** Opening Records supplied block **

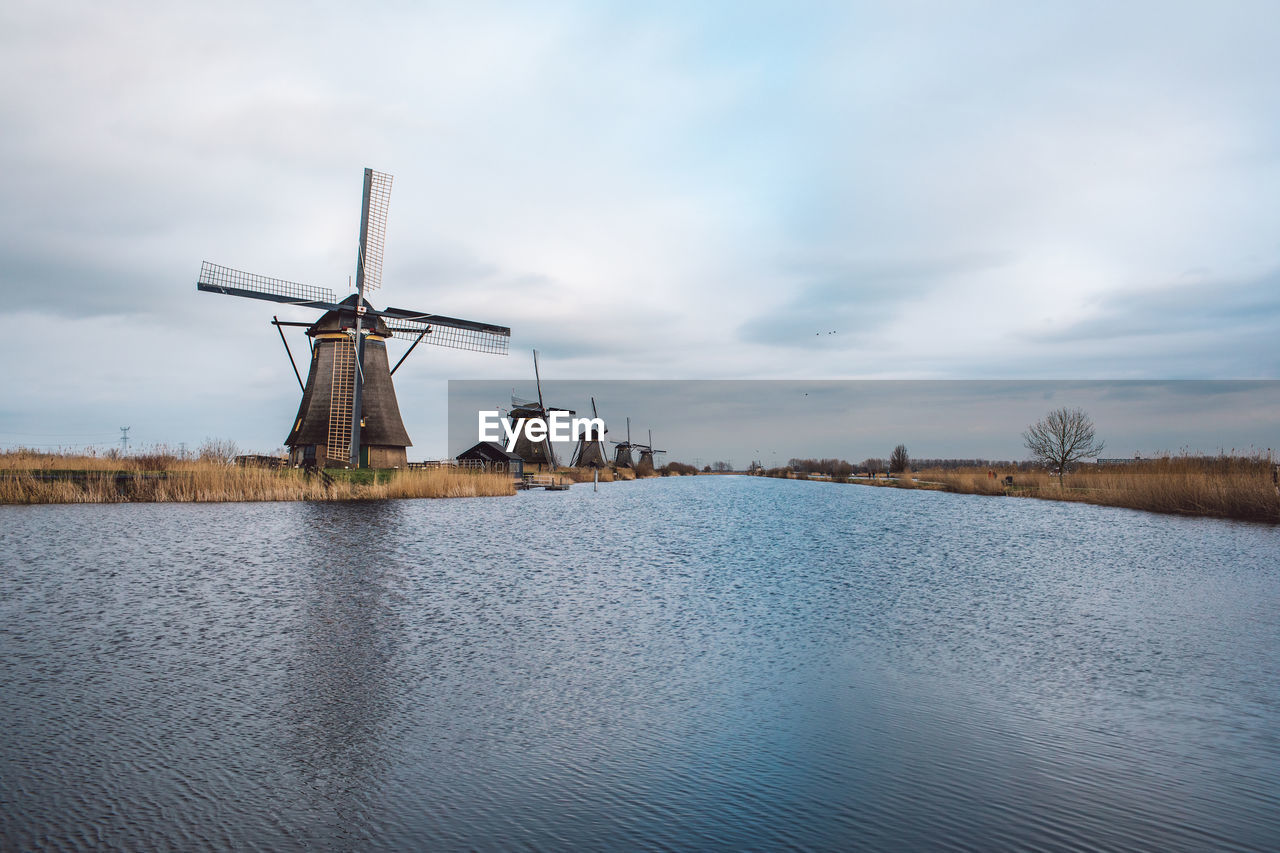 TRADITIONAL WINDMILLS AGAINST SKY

** Closing Records supplied block **
** Opening Records supplied block **

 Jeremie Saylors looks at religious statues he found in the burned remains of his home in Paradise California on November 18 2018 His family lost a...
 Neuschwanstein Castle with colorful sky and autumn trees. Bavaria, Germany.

** Closing Records supplied block **

### Task requirements
Please write out, exactly as they appear above, only the lines in the stretch from the line with "Jeremie Saylors looks" through the line with "Neuschwanstein Castle with".

### Result of the task
 Jeremie Saylors looks at religious statues he found in the burned remains of his home in Paradise California on November 18 2018 His family lost a...
 Neuschwanstein Castle with colorful sky and autumn trees. Bavaria, Germany.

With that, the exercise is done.